Rudi rolled aside, punching it hard in the face. It squealed again, slashing at him with its claws, which caught in the fabric of his shirt. Rudi fended it off and rolled again, gaining the upper hand and pinning it to the ground. He punched it on the snout, which cracked loudly under the impact, and the rat-thing bucked madly, its incisors clicking together inches from his face.
Realising he had to keep it from biting at all costs Rudi gripped it around the throat with both hands and raised himself up, keeping his face as far away from it as possible. The creature thrashed frantically as his whole weight bore down on its windpipe, and a mottling of foam began to appear around its jaws. Then, with a sudden rattling gasp and a shudder, it went limp.
Panting from the exertion Rudi let it go and staggered to his feet, looking around for Hanna. She was standing a few yards away, stunned, and as he approached her she didn’t look up.

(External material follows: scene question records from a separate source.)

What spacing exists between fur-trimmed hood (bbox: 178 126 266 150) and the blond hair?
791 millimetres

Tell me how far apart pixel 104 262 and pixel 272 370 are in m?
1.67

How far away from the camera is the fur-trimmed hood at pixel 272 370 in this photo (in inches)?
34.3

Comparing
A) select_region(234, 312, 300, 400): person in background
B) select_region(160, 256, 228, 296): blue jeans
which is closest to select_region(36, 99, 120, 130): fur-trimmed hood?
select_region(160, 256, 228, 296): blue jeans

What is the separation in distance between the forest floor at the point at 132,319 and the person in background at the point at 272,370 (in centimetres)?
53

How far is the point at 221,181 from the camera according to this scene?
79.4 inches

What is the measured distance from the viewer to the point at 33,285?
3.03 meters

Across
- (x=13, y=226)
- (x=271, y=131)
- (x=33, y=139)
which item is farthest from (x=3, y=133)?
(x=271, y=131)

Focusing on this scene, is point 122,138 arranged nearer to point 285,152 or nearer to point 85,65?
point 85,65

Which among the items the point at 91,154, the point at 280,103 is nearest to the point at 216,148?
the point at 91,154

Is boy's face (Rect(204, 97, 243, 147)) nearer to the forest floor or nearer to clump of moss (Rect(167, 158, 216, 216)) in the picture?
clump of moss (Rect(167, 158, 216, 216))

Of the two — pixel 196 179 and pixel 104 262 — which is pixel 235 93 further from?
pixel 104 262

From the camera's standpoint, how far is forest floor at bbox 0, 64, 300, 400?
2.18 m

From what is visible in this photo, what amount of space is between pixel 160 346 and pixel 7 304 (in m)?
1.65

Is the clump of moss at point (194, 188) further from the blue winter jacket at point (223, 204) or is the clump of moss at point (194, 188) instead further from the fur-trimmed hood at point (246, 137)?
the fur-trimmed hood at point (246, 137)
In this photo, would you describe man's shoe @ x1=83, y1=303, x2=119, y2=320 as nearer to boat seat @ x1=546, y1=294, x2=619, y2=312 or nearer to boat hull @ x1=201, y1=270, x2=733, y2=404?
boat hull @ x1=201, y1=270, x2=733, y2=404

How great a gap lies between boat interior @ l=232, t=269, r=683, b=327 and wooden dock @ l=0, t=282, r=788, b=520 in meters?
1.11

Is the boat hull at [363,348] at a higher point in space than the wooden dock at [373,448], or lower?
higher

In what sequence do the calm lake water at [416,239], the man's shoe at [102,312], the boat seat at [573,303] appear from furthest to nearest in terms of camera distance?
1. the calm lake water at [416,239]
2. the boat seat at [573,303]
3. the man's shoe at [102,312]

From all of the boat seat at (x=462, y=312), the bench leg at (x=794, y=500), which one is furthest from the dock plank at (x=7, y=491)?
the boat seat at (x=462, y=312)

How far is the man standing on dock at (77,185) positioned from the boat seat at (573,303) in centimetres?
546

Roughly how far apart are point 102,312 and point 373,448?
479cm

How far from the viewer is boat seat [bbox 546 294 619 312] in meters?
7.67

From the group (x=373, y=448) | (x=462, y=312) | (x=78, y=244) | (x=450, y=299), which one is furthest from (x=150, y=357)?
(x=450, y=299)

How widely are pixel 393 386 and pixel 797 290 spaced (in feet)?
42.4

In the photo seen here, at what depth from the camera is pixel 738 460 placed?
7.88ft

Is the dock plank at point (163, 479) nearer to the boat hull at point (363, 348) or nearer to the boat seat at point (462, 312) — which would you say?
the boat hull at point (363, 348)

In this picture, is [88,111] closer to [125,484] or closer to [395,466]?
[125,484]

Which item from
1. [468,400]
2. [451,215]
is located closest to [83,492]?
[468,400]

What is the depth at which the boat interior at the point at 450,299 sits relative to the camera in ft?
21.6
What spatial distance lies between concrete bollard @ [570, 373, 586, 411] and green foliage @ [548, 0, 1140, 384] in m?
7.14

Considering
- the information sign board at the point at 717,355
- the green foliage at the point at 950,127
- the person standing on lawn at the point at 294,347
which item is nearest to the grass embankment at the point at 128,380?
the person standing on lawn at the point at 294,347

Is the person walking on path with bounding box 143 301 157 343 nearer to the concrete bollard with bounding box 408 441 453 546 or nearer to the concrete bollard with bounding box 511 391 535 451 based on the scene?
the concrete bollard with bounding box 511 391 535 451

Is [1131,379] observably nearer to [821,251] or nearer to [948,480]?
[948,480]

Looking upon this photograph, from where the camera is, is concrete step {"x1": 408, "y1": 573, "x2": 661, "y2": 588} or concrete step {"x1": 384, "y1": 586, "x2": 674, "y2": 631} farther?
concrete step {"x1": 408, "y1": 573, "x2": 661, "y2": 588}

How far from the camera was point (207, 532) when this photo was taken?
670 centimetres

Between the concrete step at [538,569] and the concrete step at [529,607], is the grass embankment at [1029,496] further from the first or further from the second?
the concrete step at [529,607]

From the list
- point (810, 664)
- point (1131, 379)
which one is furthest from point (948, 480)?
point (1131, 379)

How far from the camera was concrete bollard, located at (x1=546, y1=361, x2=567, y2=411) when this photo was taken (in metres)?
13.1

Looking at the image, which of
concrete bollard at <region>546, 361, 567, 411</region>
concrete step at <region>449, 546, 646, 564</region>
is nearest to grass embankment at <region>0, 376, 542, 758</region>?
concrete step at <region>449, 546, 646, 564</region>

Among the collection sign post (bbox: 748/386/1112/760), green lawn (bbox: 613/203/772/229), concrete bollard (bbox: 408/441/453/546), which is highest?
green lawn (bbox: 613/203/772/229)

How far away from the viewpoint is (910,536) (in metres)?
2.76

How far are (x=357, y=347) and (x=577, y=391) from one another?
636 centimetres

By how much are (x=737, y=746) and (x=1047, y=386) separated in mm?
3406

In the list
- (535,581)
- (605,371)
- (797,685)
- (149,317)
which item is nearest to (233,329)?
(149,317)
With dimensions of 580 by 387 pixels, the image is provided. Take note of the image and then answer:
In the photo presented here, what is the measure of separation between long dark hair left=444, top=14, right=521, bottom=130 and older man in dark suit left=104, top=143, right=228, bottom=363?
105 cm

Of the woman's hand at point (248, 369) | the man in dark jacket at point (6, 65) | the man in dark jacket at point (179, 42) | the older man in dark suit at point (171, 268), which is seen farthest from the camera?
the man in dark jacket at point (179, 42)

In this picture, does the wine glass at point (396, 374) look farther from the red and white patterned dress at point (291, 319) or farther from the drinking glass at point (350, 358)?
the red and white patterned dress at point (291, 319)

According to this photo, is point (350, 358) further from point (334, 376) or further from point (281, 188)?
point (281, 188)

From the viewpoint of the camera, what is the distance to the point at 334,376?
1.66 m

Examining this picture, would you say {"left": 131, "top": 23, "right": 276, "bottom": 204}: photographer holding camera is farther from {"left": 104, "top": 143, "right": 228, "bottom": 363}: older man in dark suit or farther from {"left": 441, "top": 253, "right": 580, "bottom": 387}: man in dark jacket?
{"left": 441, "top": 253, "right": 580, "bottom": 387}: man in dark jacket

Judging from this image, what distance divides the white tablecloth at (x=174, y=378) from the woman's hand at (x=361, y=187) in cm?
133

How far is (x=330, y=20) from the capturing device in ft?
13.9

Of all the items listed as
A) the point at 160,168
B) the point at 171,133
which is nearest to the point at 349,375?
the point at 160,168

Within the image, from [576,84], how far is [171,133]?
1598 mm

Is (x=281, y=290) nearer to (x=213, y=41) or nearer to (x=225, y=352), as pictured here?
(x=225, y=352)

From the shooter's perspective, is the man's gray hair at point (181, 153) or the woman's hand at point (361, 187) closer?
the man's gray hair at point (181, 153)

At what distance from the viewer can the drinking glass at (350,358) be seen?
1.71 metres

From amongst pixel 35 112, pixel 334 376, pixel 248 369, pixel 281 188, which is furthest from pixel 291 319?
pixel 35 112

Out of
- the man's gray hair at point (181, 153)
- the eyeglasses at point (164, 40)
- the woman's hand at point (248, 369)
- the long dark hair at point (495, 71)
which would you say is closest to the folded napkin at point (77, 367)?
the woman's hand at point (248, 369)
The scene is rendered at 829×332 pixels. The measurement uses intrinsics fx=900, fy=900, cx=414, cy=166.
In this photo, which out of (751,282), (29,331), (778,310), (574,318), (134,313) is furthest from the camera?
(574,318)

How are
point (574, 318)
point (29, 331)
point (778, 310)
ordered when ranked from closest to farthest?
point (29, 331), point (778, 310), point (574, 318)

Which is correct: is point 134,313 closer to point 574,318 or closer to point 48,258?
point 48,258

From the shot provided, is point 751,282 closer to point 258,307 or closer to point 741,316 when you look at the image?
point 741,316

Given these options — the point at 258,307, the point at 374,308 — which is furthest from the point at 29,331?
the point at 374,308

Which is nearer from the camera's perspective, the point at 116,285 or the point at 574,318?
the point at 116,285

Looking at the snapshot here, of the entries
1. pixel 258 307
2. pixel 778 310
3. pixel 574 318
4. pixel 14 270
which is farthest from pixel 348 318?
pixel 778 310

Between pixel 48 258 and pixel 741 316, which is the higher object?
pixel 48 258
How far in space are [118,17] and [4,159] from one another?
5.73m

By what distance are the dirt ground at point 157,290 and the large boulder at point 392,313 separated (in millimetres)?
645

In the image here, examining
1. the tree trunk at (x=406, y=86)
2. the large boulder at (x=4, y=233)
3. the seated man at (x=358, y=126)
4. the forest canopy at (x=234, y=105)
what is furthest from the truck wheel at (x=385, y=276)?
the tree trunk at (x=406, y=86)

“Hanna. Are you all right?”
“I don’t know,” she said flatly. “I did something…” Rudi became aware of the smell of charred flesh, and belatedly identified the trio of indistinct lumps on the ground in front of her as rat-thing corpses, burned almost beyond recognition by the red-tinged flames, which still flickered feebly around them.
“I didn’t know your fire spell was that powerful,” Rudi said.
“That’s just the thing,” Hanna said, her voice trembling. “It isn’t. That was a different spell, one I never learned.”
“You must have done,” Rudi replied, looking around for more of the rat-things. He couldn’t see any, but ominous scuttling noises in the ruins around them left him sure that they were still there, biding their time, waiting for others to join them. “You probably just forgot it.”
“No.” Hanna shook her head decisively. “It just appeared in my head, and I knew I could do it. Those creatures were all over me, and I panicked. I was sure they were going to kill me. Then suddenly I knew the… the things you need to do.”
“Lucky you did,” Rudi said.
“Is it?” Hanna looked on the verge of tears. “I feel like there’s something inside me I can’t control. I thought magic was simple, something you do just to make life a bit easier, and people like Gerhard were ignorant brutes. But now I don’t even know what I am!”
“You’re a pyromancer,” a voice said out of the darkness.